Monday, 11 March 2013 10:08

By Alex Cross, Head of Product Management for McCarthy & Stone

Alex has over ten years experience in developing and managing products specifically designed with the retirement market in mind. Alex currently heads up McCarthy & Stone’s financial services division.

Seven out of ten people do not have a Will* yet and it’s a statistic that’s on the rise, even though nine out of ten of us say we know who we want our hard earned money to go to.  But without a will, it’s the government who will decide who will benefit from your inheritance according to the rules of intestacy, and if you have no family to make a claim, the government will receive everything.

Writing a will provides peace of mind that everything is properly taken care of and ensures your last wishes are carried out.  Here is a list of ten tips you need to consider when planning your will.

*Research from the National Consumer Council.

1) Who should draw up a will?

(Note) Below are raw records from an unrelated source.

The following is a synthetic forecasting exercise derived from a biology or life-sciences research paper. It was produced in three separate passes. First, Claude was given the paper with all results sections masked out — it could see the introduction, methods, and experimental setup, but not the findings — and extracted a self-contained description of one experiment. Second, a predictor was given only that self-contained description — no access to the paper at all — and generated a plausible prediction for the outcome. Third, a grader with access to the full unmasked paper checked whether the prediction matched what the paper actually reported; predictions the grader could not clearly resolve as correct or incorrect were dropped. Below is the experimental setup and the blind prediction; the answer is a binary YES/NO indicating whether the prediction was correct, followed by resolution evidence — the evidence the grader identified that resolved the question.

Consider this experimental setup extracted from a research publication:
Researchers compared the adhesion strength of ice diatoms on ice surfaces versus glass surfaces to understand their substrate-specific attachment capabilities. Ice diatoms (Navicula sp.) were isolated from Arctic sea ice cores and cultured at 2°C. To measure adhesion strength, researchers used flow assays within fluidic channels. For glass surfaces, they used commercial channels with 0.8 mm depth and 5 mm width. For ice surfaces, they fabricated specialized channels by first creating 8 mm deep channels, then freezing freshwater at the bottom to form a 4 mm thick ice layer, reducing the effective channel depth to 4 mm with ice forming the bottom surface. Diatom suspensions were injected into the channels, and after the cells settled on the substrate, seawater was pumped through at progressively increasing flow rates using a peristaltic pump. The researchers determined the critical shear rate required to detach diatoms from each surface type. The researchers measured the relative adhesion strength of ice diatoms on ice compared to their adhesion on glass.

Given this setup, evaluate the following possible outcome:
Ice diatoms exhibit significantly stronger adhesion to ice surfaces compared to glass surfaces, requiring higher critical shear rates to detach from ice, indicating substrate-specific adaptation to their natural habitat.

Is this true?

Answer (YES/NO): NO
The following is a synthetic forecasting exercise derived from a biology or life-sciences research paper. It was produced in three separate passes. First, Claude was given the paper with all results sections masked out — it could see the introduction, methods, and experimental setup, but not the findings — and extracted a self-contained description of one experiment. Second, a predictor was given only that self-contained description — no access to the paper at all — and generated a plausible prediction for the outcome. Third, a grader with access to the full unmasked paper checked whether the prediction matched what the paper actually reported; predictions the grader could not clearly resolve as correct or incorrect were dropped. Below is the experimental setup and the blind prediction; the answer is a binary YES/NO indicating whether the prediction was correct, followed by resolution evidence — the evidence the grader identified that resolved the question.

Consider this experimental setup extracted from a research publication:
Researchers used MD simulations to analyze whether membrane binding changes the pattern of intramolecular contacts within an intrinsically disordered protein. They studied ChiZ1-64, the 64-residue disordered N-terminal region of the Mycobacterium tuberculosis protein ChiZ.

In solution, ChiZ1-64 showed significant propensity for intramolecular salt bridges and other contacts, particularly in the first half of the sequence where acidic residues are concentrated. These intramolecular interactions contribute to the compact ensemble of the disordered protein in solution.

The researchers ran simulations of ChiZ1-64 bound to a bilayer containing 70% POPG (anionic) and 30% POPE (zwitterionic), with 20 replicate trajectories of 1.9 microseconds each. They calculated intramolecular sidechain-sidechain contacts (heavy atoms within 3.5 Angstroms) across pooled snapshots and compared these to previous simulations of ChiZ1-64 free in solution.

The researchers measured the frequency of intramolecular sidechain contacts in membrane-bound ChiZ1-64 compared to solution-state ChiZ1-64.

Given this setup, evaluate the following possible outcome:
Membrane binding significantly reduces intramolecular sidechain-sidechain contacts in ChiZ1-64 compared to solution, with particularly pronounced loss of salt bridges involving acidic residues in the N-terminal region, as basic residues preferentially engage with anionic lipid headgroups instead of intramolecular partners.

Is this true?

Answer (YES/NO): NO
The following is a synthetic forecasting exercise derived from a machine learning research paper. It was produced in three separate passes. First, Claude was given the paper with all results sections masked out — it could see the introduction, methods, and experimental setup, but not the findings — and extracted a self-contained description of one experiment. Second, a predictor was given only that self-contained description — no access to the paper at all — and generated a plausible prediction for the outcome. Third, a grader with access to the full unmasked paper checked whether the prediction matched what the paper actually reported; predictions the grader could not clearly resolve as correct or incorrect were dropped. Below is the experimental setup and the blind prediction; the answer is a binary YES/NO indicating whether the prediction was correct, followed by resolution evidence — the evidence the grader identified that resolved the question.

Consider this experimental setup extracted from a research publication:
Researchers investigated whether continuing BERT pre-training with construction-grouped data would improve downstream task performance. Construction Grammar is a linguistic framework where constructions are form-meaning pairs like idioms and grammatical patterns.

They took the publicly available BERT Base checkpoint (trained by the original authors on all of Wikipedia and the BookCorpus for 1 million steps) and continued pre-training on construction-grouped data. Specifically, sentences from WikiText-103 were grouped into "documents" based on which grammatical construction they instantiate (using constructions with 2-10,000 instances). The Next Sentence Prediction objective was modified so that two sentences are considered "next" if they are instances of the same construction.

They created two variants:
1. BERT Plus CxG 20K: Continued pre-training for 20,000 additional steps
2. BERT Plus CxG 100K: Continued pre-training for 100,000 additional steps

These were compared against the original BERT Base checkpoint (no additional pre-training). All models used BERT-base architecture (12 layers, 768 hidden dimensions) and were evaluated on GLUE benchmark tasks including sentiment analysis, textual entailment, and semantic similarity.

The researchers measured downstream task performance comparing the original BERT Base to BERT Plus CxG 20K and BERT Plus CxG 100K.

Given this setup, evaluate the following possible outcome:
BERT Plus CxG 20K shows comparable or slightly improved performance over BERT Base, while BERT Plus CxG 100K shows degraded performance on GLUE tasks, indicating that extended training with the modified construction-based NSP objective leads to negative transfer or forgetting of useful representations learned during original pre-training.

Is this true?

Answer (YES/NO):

If you have any assets at all you should draw up a will and seek professional legal advice. Our lives are getting increasingly complex with more blended families from marriages, divorces and bereavement, as well as other issues such as overseas properties or businesses, so it is worth seeking professional advice to ensure that you have all known, and any potentially unforeseen future circumstances, covered.

2) What should be included in a will? Your will needs to set out who you want to benefit from your estate including any savings, pensions, life insurance, shares, property and personal possessions. Your will should also advise who should look after any children under 18.

3) Your choice of beneficiaries. You should make a list of all the people and charities you wish to leave money or possessions to (your beneficiaries). Remember if you have an unmarried partner or have not registered a civil partnership you do not inherit automatically from each other unless there is a will.

4) Do I need a solicitor?  It is possible to write a will yourself, but a will-writing service or solicitor will ensure only your chosen beneficiaries are entitled to your assets and no mistakes have been made which could make it invalid. Professional advisors should be able to give you an estimate of their will writing charge in advance.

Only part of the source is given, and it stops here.